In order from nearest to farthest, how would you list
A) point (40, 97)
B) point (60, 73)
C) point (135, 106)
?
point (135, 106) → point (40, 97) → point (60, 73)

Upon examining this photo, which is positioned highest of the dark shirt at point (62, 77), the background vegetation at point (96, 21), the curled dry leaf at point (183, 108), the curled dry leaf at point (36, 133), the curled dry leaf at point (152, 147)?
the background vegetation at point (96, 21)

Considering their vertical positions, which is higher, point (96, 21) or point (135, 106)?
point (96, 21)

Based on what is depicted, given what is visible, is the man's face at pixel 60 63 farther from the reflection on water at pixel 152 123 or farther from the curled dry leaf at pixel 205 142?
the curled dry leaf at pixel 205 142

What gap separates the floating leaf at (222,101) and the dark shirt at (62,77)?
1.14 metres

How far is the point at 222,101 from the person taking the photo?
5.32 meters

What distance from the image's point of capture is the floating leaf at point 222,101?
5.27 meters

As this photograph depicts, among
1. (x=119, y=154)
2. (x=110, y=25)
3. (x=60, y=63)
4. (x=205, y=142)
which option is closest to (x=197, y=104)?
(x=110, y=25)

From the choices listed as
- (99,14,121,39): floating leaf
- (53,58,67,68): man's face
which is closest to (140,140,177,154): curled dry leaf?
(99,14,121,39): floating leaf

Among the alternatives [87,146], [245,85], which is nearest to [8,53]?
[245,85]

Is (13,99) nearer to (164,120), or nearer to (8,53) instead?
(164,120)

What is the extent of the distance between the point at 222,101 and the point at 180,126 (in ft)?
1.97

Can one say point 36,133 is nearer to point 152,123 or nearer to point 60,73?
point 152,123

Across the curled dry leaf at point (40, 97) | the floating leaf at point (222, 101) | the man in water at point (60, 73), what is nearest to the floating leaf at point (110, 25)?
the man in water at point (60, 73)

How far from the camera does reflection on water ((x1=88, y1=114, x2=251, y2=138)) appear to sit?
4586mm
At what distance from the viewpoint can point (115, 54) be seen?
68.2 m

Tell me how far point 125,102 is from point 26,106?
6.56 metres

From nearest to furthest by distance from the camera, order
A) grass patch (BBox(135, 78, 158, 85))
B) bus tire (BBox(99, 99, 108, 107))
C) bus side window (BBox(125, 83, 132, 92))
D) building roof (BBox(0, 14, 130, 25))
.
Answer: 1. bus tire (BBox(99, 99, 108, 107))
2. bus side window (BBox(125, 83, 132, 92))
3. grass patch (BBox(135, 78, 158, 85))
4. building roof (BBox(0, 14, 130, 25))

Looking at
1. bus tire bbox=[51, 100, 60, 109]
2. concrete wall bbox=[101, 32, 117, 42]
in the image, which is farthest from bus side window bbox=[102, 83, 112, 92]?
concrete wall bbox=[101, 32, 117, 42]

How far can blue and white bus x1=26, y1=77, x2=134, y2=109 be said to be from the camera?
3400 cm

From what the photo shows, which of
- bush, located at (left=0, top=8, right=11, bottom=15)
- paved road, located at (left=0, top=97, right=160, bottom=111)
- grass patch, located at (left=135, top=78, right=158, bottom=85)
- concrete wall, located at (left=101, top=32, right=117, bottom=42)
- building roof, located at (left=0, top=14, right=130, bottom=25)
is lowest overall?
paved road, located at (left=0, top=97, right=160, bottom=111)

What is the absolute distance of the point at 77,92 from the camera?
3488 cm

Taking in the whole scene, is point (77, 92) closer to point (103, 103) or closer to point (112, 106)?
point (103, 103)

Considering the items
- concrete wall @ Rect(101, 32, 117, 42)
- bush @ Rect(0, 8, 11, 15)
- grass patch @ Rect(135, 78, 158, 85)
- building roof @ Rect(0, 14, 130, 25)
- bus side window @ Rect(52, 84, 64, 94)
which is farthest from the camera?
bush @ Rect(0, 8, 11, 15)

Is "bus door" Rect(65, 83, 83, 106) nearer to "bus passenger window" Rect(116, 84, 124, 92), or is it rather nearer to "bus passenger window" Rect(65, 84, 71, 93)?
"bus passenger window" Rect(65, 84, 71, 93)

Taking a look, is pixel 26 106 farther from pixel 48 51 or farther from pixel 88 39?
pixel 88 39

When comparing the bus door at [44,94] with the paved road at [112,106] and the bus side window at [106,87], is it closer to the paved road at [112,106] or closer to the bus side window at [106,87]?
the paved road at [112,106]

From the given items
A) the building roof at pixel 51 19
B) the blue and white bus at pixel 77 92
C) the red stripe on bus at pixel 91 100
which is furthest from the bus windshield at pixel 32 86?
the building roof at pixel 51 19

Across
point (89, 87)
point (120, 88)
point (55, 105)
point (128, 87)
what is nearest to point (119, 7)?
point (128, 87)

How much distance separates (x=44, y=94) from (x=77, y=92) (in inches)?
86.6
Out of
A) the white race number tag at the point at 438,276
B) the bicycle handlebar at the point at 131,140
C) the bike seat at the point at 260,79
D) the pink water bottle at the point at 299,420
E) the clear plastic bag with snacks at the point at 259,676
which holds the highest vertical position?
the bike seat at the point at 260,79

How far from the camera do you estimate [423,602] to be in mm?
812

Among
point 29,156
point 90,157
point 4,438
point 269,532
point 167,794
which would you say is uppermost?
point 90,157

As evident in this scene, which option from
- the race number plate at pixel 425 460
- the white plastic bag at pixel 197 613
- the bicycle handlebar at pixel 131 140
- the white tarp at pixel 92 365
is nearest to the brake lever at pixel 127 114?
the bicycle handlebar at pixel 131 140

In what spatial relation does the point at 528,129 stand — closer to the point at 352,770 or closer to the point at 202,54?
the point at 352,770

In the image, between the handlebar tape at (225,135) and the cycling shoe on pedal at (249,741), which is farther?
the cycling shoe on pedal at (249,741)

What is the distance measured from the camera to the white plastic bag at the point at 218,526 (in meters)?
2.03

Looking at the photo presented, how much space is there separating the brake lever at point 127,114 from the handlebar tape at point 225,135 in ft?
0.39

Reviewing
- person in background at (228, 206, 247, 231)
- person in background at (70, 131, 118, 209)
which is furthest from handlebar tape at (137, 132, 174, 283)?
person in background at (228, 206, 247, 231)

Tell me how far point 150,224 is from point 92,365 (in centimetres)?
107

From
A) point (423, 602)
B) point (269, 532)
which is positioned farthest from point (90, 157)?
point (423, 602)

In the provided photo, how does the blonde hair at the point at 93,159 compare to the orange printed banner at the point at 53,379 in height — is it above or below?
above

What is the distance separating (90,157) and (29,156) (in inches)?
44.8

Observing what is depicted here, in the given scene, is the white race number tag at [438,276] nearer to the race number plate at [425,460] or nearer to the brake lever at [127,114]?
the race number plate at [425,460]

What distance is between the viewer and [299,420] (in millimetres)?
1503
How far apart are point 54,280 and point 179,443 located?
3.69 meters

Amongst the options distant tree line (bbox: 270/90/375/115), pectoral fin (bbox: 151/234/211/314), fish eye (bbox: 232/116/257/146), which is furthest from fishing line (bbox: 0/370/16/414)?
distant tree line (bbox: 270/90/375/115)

= = =

--- Aim of the exercise ---
Can you turn the part of the records that opens with their first line and closes with the line containing "point (135, 106) →" into a numbered list, with any blank lines left out?

--- Response below ---
1. In order from nearest to farthest, how would you list
2. A) point (40, 97)
3. B) point (60, 73)
4. C) point (135, 106)
5. ?
6. point (135, 106) → point (40, 97) → point (60, 73)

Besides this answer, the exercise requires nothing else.